Buyers usually invest their emotions into any property they pursue with a contract offer. When we like something, we want it. And when we want something, the parts of our brains that govern emotions and rewards kick in. As the purchase moves closer to closing, the buyer’s emotional investment increases proportionately.
I’ve seen buyers fall under the spell of buying repeatedly over four decades. The closer they get to closing, the more they want the property…and the more agreeable they become to either not tieing up loose ends or tieing them into a knot that later binds them.
Here’s one example.
A couple in their mid-30s decided to buy a second-home farm. The house was appealing. It came with several hundred acres. It was secluded. It had views. It would be fun trail-riding the horse that she intended to keep there. They liked the county. The neighbors seemed nice.
The problem was that the farm was about a mile back in from the county road. The “back farm” had been part of a larger holding. When the front part was given to kids, then grandchildren, in several parcels, the front road into the “back farm” was never protected with a recorded access easement. Successive owners of the front parcels just let the owners of the “back farm” use the road that crossed them. Its use was never adverse to them, never against their wishes.
The “back farm” was also accessed by a very rough two-mile jeep trail that came in from the opposite direction, over a mountain. It was mainly used in hunting season. The “back farm” had a recorded easement for the jeep trail.
The young buyers were good negotiators. Their contract provided for a sales price that was very favorable. The sellers would use the cash for their retirement. They were happy to sell quickly, given their health issues and need to buy in Florida during the current market dip.
The buyers talked with the three front landowners about getting a deeded easement. Each agreed. Two signed easements; the third did not, but kept saying he would.

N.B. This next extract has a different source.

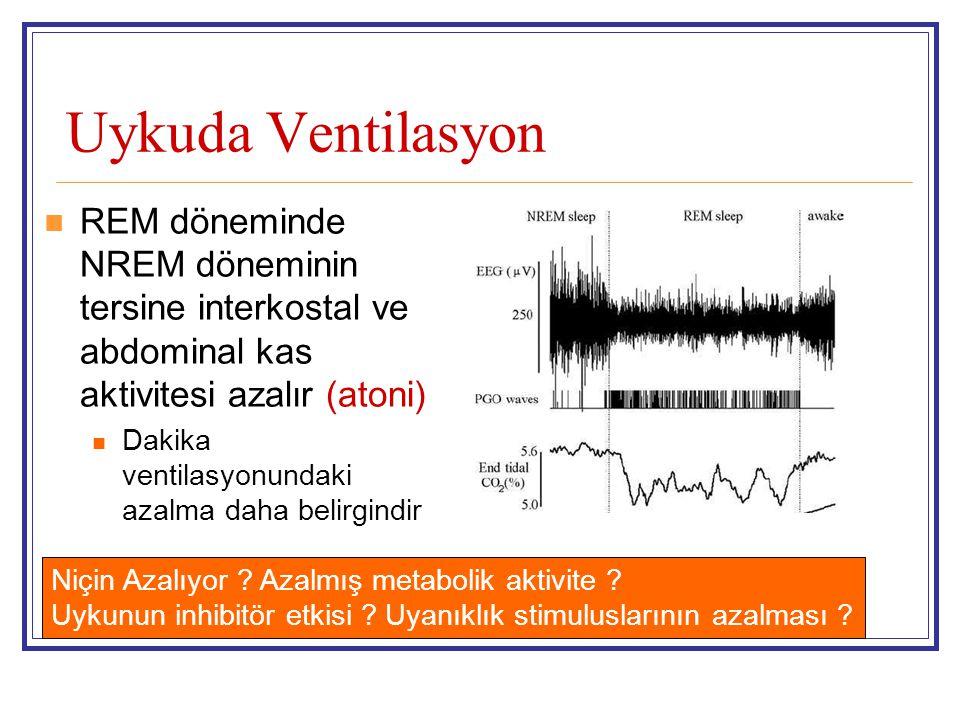 Uykuda Ventilasyon REM döneminde NREM döneminin tersine interkostal ve abdominal kas aktivitesi azalır (atoni) Dakika ventilasyonundaki azalma daha be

The buyers, who had an easement contingency in their contract on the advice of their lawyer, decided to proceed with the purchase in the absence of the third easement. They wanted to close the deal before a higher offer came in. They wanted that farm, immediately.

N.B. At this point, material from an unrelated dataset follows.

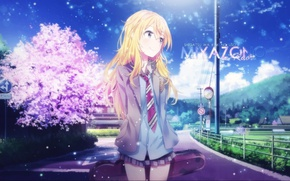 Картинка anime, sunny day, sakura, blue sky, cute, particles, miyazono kaori, your lie in april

Their wanting was palpable. They reinforced each other’s mounting desire.
Their lawyer advised them to not go through with the purchase until the third easement was in hand. Void the contract, he said, if you don’t get all three in writing. He said that the third easement might be a hold out, might be a “stick up” for an outrageous price.
The contingency date came. The couple removed the contingency in advance of getting the third easement. They closed. They wanted the farm more than they wanted to wait for the third easement. The farm was pleasure; the easement was pain.
Five months later, negotiations for the third easement continue. The seller’s price is now three times more than its starting point prior to the closing. The end is not in sight.
If the new owners of the “back farm” don’t pay the extortion price, they will have to spend a fortune fixing the jeep trail to make it four-season accessible. It will never be as convenient as the front road. The third easement principal knows this. My guess is that he will sell the easement for about two-thirds the estimated cost of fixing the jeep trail.
This is an example of a buyer’s emotions trumping a buyer’s good sense. In the heat of the chase, it’s hard to keep emotions contained. But the price of not doing so is often discouragingly high. The buyer’s lawyer had no emotion wrapped into the purchase. The buyers should have followed his advice.